==== READING TEXT

Ocula Magazine   |   Conversations   |   Art Basel Encounters Curator, Hong Kong
Conversation  |  Art Basel Encounters Curator, Hong Kong

Curator Alexie Glass-Kantor

In Conversation with
Rachael Vance
Hong Kong, 19 February 2016

Image: Alexie Glass-Kantor, Art Basel Encounters Curator, Hong Kong. Photo by Zan Wimberley.

Curator Alexie Glass-Kantor

Image: Alexie Glass-Kantor, Art Basel Encounters Curator, Hong Kong. Photo by Zan Wimberley.

Australian curator Alexie Glass-Kantor has held a range of senior roles in independent art centres across the country. These include Gertrude Contemporary and the Australian Centre for the Moving Image, both in Melbourne.

Currently, Glass-Kantor divides her time between working as executive director of Artspace, Sydney, one of Australia's leading interdisciplinary contemporary art spaces, and curator of the Encounters section at Art Basel in Hong Kong. Encounters is dedicated to presenting large-scale sculpture and installation works by leading artists from around the world, and this year it includes works by artists such as Charles Avery, Lawrence Weiner, Zhang Ding and Isa Genzken.

In this interview, Glass-Kantor speaks about the role of the curator in the contemporary art landscape and her vision for the Encounters section for Art Basel in Hong Kong, which opens to the public on 24 March, 2016.

As a curator, I am always looking and reading and listening and then I look again.

RVWhat have you been most proud of implementing at Artspace during your time?

AGKLeading an independent institution like Artspace—where I believe the focus is not on achieving endpoints or outcomes but about how you demonstrate a commitment to facilitating ideas and ambition to be consistently evolving through time—I am most proud of my team's ability to work outside their comfort zone. I think curators often have sets of interests in areas or research that will occupy them for years or even decades.

========
==== DATA

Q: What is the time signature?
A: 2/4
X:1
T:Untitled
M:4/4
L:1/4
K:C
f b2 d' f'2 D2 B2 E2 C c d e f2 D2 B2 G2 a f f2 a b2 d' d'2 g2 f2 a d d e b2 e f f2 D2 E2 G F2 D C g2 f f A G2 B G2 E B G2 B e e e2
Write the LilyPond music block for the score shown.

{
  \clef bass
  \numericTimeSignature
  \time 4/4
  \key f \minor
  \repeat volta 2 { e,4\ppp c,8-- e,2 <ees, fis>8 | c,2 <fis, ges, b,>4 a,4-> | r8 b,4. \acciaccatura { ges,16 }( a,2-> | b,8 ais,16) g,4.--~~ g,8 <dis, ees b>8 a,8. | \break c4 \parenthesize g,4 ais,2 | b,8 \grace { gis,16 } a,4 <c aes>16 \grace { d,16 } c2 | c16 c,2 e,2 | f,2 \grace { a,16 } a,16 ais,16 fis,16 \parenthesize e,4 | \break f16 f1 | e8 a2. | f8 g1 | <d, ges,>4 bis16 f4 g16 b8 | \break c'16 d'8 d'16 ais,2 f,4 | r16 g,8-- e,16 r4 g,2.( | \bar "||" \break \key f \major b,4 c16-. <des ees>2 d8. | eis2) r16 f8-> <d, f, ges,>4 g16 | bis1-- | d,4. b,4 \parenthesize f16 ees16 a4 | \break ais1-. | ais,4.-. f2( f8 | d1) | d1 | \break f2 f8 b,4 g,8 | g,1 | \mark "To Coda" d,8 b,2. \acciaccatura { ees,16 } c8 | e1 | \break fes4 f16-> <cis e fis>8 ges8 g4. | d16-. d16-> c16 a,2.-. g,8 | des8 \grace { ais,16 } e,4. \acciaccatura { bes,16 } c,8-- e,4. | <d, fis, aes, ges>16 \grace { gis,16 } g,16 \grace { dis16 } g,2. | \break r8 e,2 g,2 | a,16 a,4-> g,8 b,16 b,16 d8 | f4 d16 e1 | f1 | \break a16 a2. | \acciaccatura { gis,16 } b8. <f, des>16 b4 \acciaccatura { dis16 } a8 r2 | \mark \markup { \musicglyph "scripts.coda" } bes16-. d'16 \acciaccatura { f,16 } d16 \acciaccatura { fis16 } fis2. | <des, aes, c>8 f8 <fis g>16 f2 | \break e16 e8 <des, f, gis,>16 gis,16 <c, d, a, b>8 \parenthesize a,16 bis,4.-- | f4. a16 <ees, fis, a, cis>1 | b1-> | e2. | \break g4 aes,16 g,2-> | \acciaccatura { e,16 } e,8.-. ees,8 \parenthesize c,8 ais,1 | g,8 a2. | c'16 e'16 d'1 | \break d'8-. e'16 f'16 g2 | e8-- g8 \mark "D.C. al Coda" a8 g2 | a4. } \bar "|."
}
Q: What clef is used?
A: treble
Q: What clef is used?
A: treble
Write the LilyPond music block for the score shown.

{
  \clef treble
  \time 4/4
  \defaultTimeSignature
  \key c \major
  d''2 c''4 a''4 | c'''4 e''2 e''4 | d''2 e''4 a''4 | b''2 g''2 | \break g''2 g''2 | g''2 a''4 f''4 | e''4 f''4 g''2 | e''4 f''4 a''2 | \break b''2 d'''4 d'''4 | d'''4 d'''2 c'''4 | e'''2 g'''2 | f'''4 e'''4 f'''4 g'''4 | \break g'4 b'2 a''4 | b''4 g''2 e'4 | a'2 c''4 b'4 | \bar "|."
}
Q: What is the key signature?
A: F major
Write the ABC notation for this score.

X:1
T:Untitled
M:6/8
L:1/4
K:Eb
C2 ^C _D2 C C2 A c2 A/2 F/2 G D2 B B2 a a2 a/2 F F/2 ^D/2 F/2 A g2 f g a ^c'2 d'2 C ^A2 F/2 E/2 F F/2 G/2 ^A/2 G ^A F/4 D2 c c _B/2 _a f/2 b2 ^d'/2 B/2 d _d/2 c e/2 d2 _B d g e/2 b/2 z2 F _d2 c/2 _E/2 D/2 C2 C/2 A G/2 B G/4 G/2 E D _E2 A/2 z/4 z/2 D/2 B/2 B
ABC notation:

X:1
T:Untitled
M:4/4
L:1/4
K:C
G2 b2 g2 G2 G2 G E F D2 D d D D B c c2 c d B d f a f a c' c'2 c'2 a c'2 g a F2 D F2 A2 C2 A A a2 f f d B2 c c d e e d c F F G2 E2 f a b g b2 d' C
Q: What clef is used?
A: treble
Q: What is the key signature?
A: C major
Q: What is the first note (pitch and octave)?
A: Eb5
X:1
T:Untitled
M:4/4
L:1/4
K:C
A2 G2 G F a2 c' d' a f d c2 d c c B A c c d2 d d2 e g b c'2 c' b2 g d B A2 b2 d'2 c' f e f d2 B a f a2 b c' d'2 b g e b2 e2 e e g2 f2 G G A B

========

* EXERCISES *
1: Rewrite the paragraph of the interview that begins "Currently, Glass-Kantor divides her time" in fewer words, keeping its main facts.
2: Output the interview word for word from "In this interview, Glass-Kantor" up to and including "I look again.".
The listing has nothing to do with the interview.

* ANSWERS TO THE TASKS *
1: Glass-Kantor splits her time between two roles. She is executive director of Artspace, Sydney, one of Australia's leading interdisciplinary contemporary art spaces, and curator of the Encounters section at Art Basel in Hong Kong. Encounters presents large-scale sculpture and installation works by leading artists from around the world. This year it includes works by Charles Avery, Lawrence Weiner, Zhang Ding and Isa Genzken.

2:
In this interview, Glass-Kantor speaks about the role of the curator in the contemporary art landscape and her vision for the Encounters section for Art Basel in Hong Kong, which opens to the public on 24 March, 2016.

As a curator, I am always looking and reading and listening and then I look again.